• Try it: Whenever a line below includes the string "google", show it.

• Record extracts:
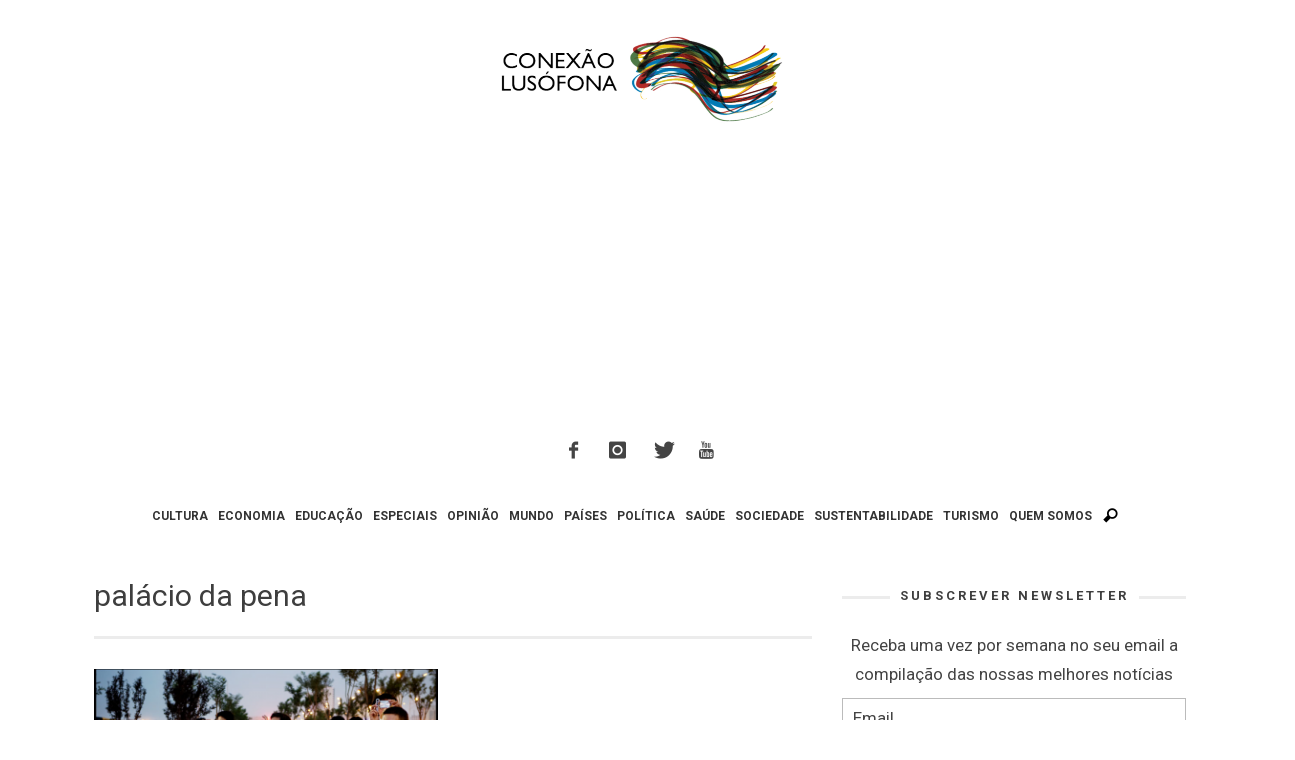

--- FILE ---
content_type: text/html; charset=utf-8
request_url: https://www.google.com/recaptcha/api2/aframe
body_size: 248
content:
<!DOCTYPE HTML><html><head><meta http-equiv="content-type" content="text/html; charset=UTF-8"></head><body><script nonce="HLeA3-3BSqTHijn31oub5w">/** Anti-fraud and anti-abuse applications only. See google.com/recaptcha */ try{var clients={'sodar':'https://pagead2.googlesyndication.com/pagead/sodar?'};window.addEventListener("message",function(a){try{if(a.source===window.parent){var b=JSON.parse(a.data);var c=clients[b['id']];if(c){var d=document.createElement('img');d.src=c+b['params']+'&rc='+(localStorage.getItem("rc::a")?sessionStorage.getItem("rc::b"):"");window.document.body.appendChild(d);sessionStorage.setItem("rc::e",parseInt(sessionStorage.getItem("rc::e")||0)+1);localStorage.setItem("rc::h",'1769264072782');}}}catch(b){}});window.parent.postMessage("_grecaptcha_ready", "*");}catch(b){}</script></body></html>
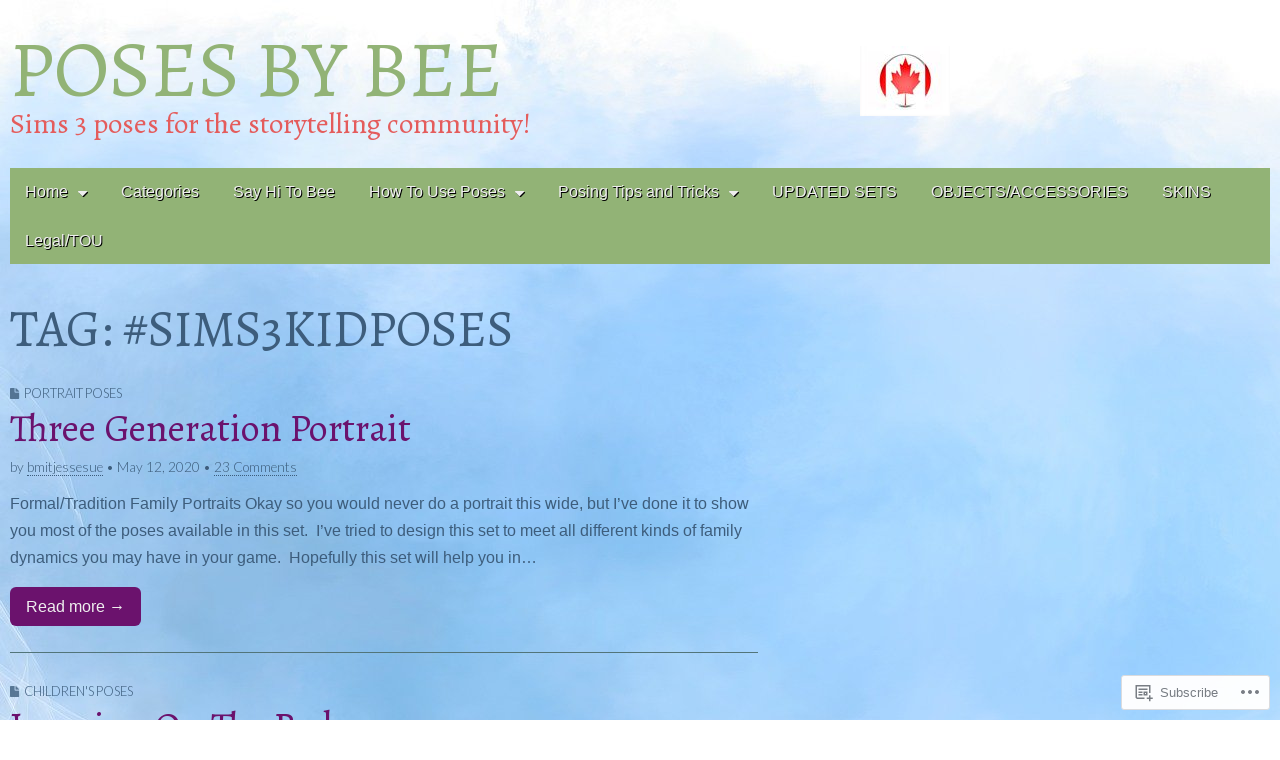

--- FILE ---
content_type: text/css;charset=utf-8
request_url: https://s0.wp.com/?custom-css=1&csblog=8xDLI&cscache=6&csrev=33
body_size: 85
content:
#primary{width:100%}#secondary{width:0}table td{border:none;background:transparent !important}#header-group > div > a{font-size:80px !important;text-transform:uppercase !important;text-align:center !important}#home-page-widgets{color:#3d5d7c !important}#home-page-widgets{text-align:center !important}#header-group > div{color:#e45c5c !important}#header-group > div a{color:#92b376 !important}.entry-content ul li{font-weight:700 !important;color:#3d5d7c !important}h1.entry-title a:visited{color:#3d5d7c}#content h1.entry-title{color:#3d5d7c}#footer{background-color:#fff}#menu-menu-1{background-color:#92b376 !important}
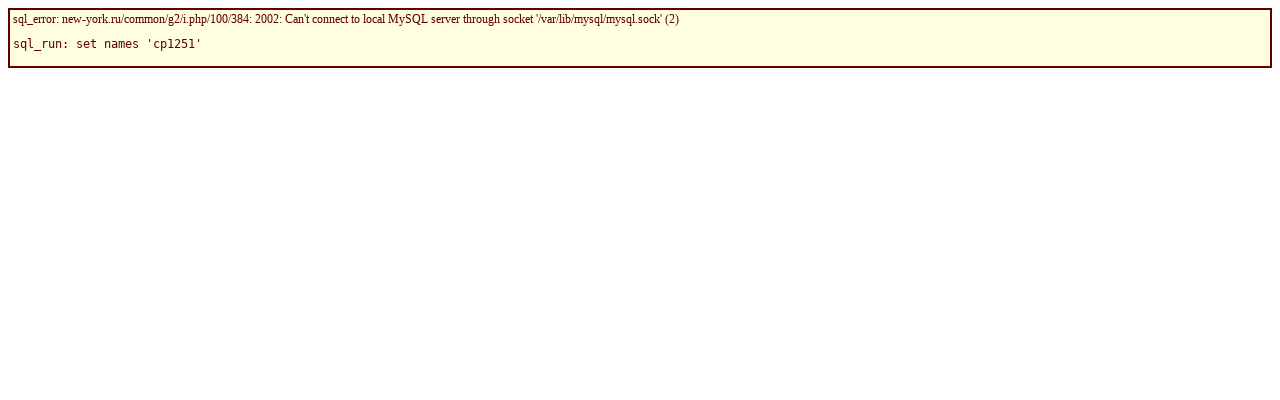

--- FILE ---
content_type: text/html; charset=windows-1251
request_url: http://new-york.ru/common/g2/i.php/100/384
body_size: 308
content:
<div style='border: 2px solid; font: 12px/13px normal Verdana; color: #600000; background: #ffffe0; padding: 3px'>
sql_error: new-york.ru/common/g2/i.php/100/384: 2002: Can't connect to local MySQL server through socket '/var/lib/mysql/mysql.sock' (2)<XMP>sql_run: set names 'cp1251'</XMP>
</div>
<pre></pre>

• Task result:
request_url: https://www.google.com/recaptcha/api2/aframe
<!DOCTYPE HTML><html><head><meta http-equiv="content-type" content="text/html; charset=UTF-8"></head><body><script nonce="HLeA3-3BSqTHijn31oub5w">/** Anti-fraud and anti-abuse applications only. See google.com/recaptcha */ try{var clients={'sodar':'https://pagead2.googlesyndication.com/pagead/sodar?'};window.addEventListener("message",function(a){try{if(a.source===window.parent){var b=JSON.parse(a.data);var c=clients[b['id']];if(c){var d=document.createElement('img');d.src=c+b['params']+'&rc='+(localStorage.getItem("rc::a")?sessionStorage.getItem("rc::b"):"");window.document.body.appendChild(d);sessionStorage.setItem("rc::e",parseInt(sessionStorage.getItem("rc::e")||0)+1);localStorage.setItem("rc::h",'1769264072782');}}}catch(b){}});window.parent.postMessage("_grecaptcha_ready", "*");}catch(b){}</script></body></html>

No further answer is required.